Following the Royal College of Paediatrics and Child Health summit on childhood obesity, RSPH PR and Campaigns Manager Ed Morrow, looks at how and why we should be creating a less obesogenic environment

Ordinarily, any discussion of obesity as a public health issue starts with the recitation of terrifying statistics. X number of adults and X number of children overweight or obese by year X, causing X number of preventable deaths and costing the public purse X number of pounds. But let’s take that as read. We all know the stakes. We all know it’s the weight of obesity that could finally crush the life out of the NHS.

What there is more confusion and debate over is the causes, and the potential solutions. On that front, last week I was fortunate enough to attend a summit on childhood obesity organised by the Royal College of Paediatrics and Child Health (RCPCH) for a crash course in the issue. The summit brought an impressive array of expertise together in the same room, and proved a source of great insight.

The focus on childhood obesity, in particular, is vital. Obese children usually go on to become obese adults. The behaviours and trends that set someone on a trajectory to obesity are programmed at the earliest ages, and can be nigh on impossible to overturn later in the day. It is clear that, in obesity as in much else, early years interventions offer the greatest opportunity to shape a different future.

However, before we fall over ourselves in a rush to blame the parents for setting their offspring on a calamitous course, we should remember that more often than not, childhood obesity is the result of a gradual accumulation from an early age. It requires only a small calorie surplus each day to have big consequences in the long run; it doesn’t require parental responsibility over diet and exercise to go totally absent without leave. Obesity, then, is a matter of fine margins.

If we cannot blame the parents, then there are important implications for how we attempt to tackle childhood obesity. We must accept that interventions based purely on educating parents simply do not work – a fact backed up by the evidence presented at the RCPCH summit. Indeed, interventions based on guilt can be positively unhelpful. Even where educational messages are taken on board, it is often only by easier to reach demographic groups that stand least to benefit from them, amplifying health inequalities.

Instead, we need to do what we can to create a less obesogenic environment – an environment, both physical and financial, that makes healthy choices easier and unhealthy choices harder. This may be unpalatable to some, but it is what we have to do if we are serious about tackling our obesity epidemic and averting a public health catastrophe.

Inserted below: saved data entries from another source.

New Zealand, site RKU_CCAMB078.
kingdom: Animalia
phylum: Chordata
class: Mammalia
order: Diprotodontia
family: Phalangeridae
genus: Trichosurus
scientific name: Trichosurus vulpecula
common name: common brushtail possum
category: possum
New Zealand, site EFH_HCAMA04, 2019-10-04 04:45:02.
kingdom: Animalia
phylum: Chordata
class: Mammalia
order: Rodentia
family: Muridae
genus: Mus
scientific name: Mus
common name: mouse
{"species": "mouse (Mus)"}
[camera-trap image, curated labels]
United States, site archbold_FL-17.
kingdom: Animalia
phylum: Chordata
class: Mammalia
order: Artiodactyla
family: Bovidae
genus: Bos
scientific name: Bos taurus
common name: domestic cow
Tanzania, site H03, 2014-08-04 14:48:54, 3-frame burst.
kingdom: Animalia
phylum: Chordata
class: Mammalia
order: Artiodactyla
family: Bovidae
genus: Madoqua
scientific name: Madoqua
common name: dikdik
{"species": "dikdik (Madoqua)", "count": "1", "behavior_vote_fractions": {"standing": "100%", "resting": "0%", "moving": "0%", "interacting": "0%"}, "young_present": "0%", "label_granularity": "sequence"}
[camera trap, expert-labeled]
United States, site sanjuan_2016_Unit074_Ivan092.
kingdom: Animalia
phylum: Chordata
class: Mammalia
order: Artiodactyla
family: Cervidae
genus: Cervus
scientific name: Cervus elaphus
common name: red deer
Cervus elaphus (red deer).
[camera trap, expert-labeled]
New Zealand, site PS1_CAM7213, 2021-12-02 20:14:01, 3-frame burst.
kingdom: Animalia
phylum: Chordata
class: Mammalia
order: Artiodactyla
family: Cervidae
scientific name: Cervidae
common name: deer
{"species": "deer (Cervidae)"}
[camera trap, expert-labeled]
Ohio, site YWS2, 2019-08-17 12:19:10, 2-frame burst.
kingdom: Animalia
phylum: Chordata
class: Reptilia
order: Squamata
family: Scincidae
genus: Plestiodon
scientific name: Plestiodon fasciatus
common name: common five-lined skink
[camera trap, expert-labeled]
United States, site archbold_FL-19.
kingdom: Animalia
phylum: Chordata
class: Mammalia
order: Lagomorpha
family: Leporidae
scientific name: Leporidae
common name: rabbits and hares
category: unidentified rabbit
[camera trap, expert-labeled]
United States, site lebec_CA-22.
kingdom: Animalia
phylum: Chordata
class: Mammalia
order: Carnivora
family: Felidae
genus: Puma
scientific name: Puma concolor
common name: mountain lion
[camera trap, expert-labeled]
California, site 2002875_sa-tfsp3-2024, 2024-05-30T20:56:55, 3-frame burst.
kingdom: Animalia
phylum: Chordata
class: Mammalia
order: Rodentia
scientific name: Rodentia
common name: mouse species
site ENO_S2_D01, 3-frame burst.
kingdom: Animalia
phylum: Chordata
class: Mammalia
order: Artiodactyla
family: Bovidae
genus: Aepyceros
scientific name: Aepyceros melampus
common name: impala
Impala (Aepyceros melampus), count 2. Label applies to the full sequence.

So what does a less obesogenic environment look like in practice, and what environmental interventions are best evidenced to work, especially for children? These are among the questions the Royal Society for Public Health, alongside others, will be addressing as we look to feed into the government’s forthcoming childhood obesity strategy, which is theoretically due for publication before the end of the year.

Measures suggested and evidenced at the summit include changes to the school environment, such as wider provision of free school meals and increased mandatory activity time. The big headline intervention could be a sugar tax – evidence on this front is largely modelled and therefore uncertain, but there are some positive signs on the ground from such a tax in Mexico. Perhaps most interestingly, studies have demonstrated the power or larger plate sizes to generate higher food consumption, so measures to reverse this trend are certainly worth exploring.

What I left the summit in no doubt of is that childhood obesity is not a problem for which there is a silver bullet. Tackling it is going to take a holistic approach that encompasses both diet and physical activity across a range of settings. Most of all, it’s going to need us to stop bashing the parents, and start making the healthy choice the easy choice.